╭─ Excerpted text
Topic: China-Latin America cooperation in culture

Q: How do China and Latin America cooperate in the field of culture?

A: China has opened 32 Confucius institutes in Latin America, covering almost all Latin American countries. Both sides also send art troupes to visit one another and conduct people-to-people exchanges. Many Chinese people like their football, music and dances and engage in studying Spanish and Portuguese. Many Chinese books have also been translated into Spanish and sold in Latin America.

Topic: Cooperation in energy

Q: What’s the current situation with Sino-Latin American energy cooperation? Some people think China is plundering energy resources there and uses it as a way to curb the US.

A: China is trying to carry out comprehensive cooperation with Latin American countries and its efforts have been well welcomed by them. The cooperation not only benefits the two parties, but also contributes to global peace, stability and prosperity. It started late and is on a relatively small scale, but has been developing fast. China imported 20.73 million tons of crude oil from Latin American countries in 2010, which accounts for 8.7 percent of China’s total import in that year. Venezuela has become China’s 4th largest oil provider. The two parties will explore cooperation on new energy. It’s totally based on equality and mutual benefit and will do no harm to the third party.
╰─
╭─ Data listing
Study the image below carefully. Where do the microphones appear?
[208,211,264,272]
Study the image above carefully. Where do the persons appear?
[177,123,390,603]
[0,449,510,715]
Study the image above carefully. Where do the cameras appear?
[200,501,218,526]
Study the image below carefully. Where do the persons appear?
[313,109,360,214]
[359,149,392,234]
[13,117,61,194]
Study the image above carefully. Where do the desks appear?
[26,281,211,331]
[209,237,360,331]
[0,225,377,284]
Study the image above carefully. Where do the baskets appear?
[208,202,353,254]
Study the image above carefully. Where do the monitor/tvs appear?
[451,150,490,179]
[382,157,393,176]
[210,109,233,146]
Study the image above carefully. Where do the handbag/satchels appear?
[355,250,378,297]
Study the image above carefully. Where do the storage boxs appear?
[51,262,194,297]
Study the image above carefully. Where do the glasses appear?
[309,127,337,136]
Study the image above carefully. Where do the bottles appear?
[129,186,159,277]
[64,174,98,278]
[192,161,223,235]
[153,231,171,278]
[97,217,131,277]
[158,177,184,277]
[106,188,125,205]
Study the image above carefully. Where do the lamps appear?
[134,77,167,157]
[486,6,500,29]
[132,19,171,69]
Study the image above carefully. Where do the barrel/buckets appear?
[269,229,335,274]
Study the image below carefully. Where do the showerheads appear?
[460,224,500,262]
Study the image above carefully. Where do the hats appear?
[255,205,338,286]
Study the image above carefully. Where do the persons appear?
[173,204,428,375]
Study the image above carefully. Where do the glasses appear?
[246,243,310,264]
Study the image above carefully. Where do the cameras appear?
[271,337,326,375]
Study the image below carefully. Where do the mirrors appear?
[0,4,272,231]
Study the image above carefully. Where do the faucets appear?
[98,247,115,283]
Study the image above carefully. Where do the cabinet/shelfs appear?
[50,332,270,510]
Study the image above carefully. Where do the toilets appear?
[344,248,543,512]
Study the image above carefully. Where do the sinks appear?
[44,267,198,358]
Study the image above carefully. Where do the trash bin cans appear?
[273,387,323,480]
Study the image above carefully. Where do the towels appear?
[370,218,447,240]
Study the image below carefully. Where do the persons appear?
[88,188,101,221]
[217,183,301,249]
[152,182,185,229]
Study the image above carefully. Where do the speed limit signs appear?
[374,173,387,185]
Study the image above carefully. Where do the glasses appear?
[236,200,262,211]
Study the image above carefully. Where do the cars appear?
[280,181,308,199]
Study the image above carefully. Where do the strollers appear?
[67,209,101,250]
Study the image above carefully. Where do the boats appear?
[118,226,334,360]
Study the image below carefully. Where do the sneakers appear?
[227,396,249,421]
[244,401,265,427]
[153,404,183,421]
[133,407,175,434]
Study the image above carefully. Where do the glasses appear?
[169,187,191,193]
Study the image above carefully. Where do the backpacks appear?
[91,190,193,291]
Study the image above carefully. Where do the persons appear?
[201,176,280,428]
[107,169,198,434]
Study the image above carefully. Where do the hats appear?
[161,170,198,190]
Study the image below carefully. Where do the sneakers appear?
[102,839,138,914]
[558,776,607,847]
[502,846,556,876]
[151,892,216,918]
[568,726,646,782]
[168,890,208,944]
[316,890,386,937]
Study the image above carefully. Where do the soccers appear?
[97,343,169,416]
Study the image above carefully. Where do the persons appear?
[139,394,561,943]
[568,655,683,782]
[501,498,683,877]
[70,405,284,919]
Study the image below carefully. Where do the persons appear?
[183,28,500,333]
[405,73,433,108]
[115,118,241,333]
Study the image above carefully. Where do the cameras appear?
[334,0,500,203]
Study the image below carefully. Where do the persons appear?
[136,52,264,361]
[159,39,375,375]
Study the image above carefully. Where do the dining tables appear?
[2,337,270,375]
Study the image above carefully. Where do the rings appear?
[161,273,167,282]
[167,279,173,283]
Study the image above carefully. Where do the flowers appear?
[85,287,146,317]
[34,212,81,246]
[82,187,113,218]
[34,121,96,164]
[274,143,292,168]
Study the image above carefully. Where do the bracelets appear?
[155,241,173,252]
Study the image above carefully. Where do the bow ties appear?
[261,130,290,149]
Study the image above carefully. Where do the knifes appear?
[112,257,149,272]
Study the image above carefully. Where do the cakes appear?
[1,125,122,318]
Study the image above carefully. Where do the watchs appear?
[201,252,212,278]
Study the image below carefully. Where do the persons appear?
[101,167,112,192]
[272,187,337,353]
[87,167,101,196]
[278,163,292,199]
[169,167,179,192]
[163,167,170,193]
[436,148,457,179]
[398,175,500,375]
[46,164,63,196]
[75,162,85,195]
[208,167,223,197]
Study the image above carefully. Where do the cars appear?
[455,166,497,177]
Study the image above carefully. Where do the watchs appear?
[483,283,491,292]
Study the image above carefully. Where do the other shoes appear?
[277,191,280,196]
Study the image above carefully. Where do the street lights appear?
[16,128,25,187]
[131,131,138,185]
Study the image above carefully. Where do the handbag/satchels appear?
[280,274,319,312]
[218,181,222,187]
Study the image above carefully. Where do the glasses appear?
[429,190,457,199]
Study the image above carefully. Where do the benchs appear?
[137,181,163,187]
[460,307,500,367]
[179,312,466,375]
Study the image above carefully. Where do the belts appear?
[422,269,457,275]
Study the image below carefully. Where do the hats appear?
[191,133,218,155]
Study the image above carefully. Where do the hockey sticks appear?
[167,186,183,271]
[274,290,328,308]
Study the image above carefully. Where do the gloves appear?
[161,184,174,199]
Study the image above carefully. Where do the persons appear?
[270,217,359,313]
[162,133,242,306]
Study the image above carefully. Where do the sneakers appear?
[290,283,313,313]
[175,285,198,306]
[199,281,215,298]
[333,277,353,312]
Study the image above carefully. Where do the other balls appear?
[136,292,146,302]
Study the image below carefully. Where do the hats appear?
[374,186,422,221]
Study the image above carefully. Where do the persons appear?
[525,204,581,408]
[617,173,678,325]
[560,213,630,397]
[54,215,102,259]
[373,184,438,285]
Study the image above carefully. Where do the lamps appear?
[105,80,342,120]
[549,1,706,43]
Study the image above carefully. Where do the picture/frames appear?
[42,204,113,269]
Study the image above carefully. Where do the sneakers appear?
╰─
== Exercise tasks ==
**a)** Please reproduce the passage of the China-Latin America Q&A between "Topic: China-Latin America" and "in Latin America.", inclusive.
**b)** For each statement below, say yes or no as to whether it agrees with the China-Latin America Q&A, and quote the words from it that decide the matter.
(i) China has opened 32 Confucius institutes in Latin America.
(ii) Crude oil imported from Latin American countries in 2010 made up more than 10 percent of China's total import that year.
(iii) Venezuela is China's third largest oil provider.

== Exercise solutions ==
**a)**
Topic: China-Latin America cooperation in culture

Q: How do China and Latin America cooperate in the field of culture?

A: China has opened 32 Confucius institutes in Latin America, covering almost all Latin American countries. Both sides also send art troupes to visit one another and conduct people-to-people exchanges. Many Chinese people like their football, music and dances and engage in studying Spanish and Portuguese. Many Chinese books have also been translated into Spanish and sold in Latin America.

**b)**
(i) Yes: "China has opened 32 Confucius institutes in Latin America"
(ii) No: "which accounts for 8.7 percent of China’s total import in that year"
(iii) No: "Venezuela has become China’s 4th largest oil provider."